Hi all,
Well, I have found the smoking gun as to what is causing the performance
problems that I have been seeing on my dual Athlon box (Tyan S2466, dual
Athlon MP 2800+, 2.5GB memory).
It doesn't, indeed, have anything to do with the Athlon. The reason I
thought it did was that a dual Pentium box that I have access to (2.4GHz,
2GB memory) has no trace of the problem. That machine is running Red Hat
7.2, which is 2.4.7-based. It didn't occur to me that there might have been
a severe performance problem introduced into the kernel sometime between
2.4.7 and 2.4.18, but that, it turns out, is exactly what happened.
The problem is in `try_to_free_pages' and its associated routines,
`shrink_caches' and `shrink_cache', in `mm/vmscan.c'. After I made some
changes to greatly reduce lock contention in the slab allocator and
`shrink_cache', and then instrumented `shrink_cache' to see what it was
doing, the problem showed up very clearly.
In one approximately 60-second period with the problematic workload running,
`try_to_free_pages' was called 511 times. It made 2597 calls to
`shrink_caches', which made 2592 calls to `shrink_cache' (i.e. it was very
rare for `kmem_cache_reap' to release enough pages itself). The main loop
of `shrink_cache' was executed -- brace yourselves -- 189 million times!
During that time it called `page_cache_release' on only 31265 pages.
`shrink_cache' didn't even exist in 2.4.7. Whatever mechanism 2.4.7 had for
releasing pages was evidently much more time-efficient, at least in the
particular situation I'm looking at.
Clearly the kernel group has been aware of the problems with `shrink_cache',
as I see that it has received quite a bit of attention in the course of 2.5
development. I am hopeful that the problem will be substantially
ameliorated in 2.6.0. (The comment at the top of `try_to_free_pages' --
"This is a fairly lame algorithm - it can result in excessive CPU burning"
-- suggests it won't be cured entirely.)
However, it seems the kernel group may not have been aware of just how bad
the problem can be in recent 2.4 kernels on dual-processor machines with
lots of memory. It's bad enough that running two `find' jobs at the same
time on large filesystems can bring the machine pretty much to its knees.

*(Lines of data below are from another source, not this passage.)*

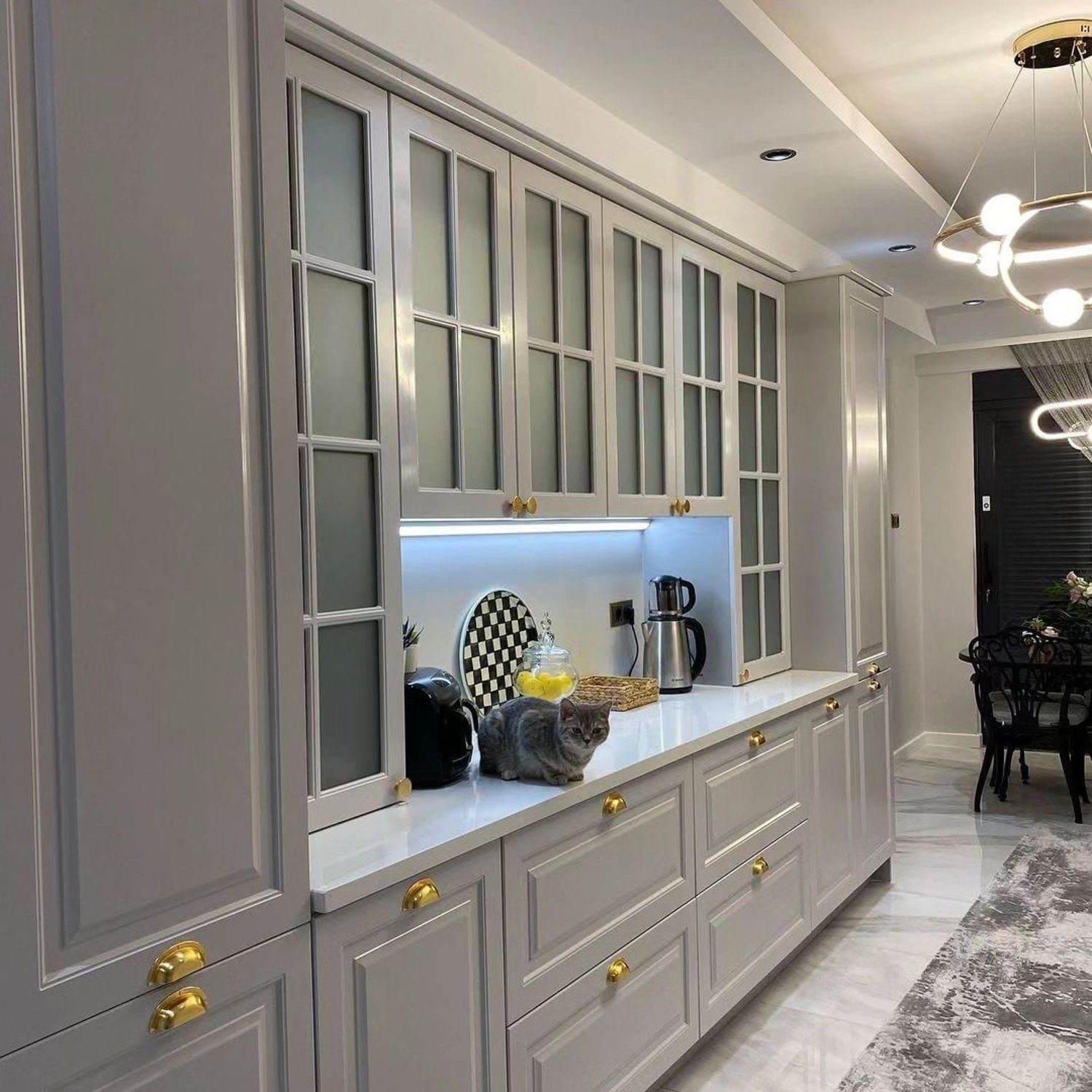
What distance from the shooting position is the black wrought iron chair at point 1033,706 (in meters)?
5.07

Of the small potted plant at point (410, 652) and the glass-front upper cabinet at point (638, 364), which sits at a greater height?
the glass-front upper cabinet at point (638, 364)

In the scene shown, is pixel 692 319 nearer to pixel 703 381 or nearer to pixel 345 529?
pixel 703 381

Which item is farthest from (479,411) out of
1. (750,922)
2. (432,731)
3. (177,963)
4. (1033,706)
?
(1033,706)

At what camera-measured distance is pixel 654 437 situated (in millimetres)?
3113

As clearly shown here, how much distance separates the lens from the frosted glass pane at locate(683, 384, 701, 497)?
10.8 feet

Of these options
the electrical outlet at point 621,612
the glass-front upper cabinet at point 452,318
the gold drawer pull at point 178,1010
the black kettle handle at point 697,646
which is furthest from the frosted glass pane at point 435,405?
the black kettle handle at point 697,646

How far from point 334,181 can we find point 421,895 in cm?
129

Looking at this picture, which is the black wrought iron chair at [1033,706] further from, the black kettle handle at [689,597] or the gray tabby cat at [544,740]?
the gray tabby cat at [544,740]

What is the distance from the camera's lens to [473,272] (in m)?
2.38

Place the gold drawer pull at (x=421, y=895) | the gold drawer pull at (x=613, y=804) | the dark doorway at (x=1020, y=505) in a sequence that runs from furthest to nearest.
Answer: the dark doorway at (x=1020, y=505) < the gold drawer pull at (x=613, y=804) < the gold drawer pull at (x=421, y=895)

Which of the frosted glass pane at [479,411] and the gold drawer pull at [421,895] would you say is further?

There are many things about this code I don't understand, but the most
puzzling is this. When `try_to_free_pages' is called, it sets out to free
32 pages (the value of `SWAP_CLUSTER_MAX'). It's prepared to do a very
large amount of work to accomplish this goal, and if it fails, it will call
`out_of_memory'. Given that, what's odd is that it's being called when
memory isn't even close to being full (there's a good 800MB free, according
to `top'). It seems crazy that `out_of_memory' might be called when there
are hundreds of MB of free pages, just because `shrink_caches' couldn't find
32 pages to free. It suggests to me that `try_to_free_pages' is being
called in two contexts: one when a page allocation fails, and the other just
for general cleaning, and that it's the latter context that's causing the
problem.
I will do some more instrumentation to try to verify this. Comments
solicited.
-- Scott
"Scott L. Burson" <[email protected]> wrote:
>
> The problem is in `try_to_free_pages' and its associated routines,
This is not unusual.
> In one approximately 60-second period with the problematic workload running,
What is the problematic workload? Please describe it in great detail.
> Clearly the kernel group has been aware of the problems with `shrink_cache',
> as I see that it has received quite a bit of attention in the course of 2.5
> development. I am hopeful that the problem will be substantially
> ameliorated in 2.6.0. (The comment at the top of `try_to_free_pages' --
> "This is a fairly lame algorithm - it can result in excessive CPU burning"
> -- suggests it won't be cured entirely.)
That comment has thus far proved to be wrong.
> However, it seems the kernel group may not have been aware of just how bad
> the problem can be in recent 2.4 kernels on dual-processor machines with
> lots of memory. It's bad enough that running two `find' jobs at the same
> time on large filesystems can bring the machine pretty much to its knees.
oh, is that the workload?
Send a copy of /proc/meminfo, captured when the badness is happening. Also
/proc/slabinfo.
Probably you will find that all of the low memory is consumed by inodes and
dentries. ext2 is particularly prone to this because its directory pages
are placed in highmem, and those pages can pin down the dentries (and hence
the inodes).
So sigh. It is a problem which has been solved for a year at least. Try
running one of Andrea's kernels, from
ftp://ftp.kernel.org/pub/linux/kernel/people/andrea/kernels/v2.4
The most important patch for you is 10_inode-highmem-2.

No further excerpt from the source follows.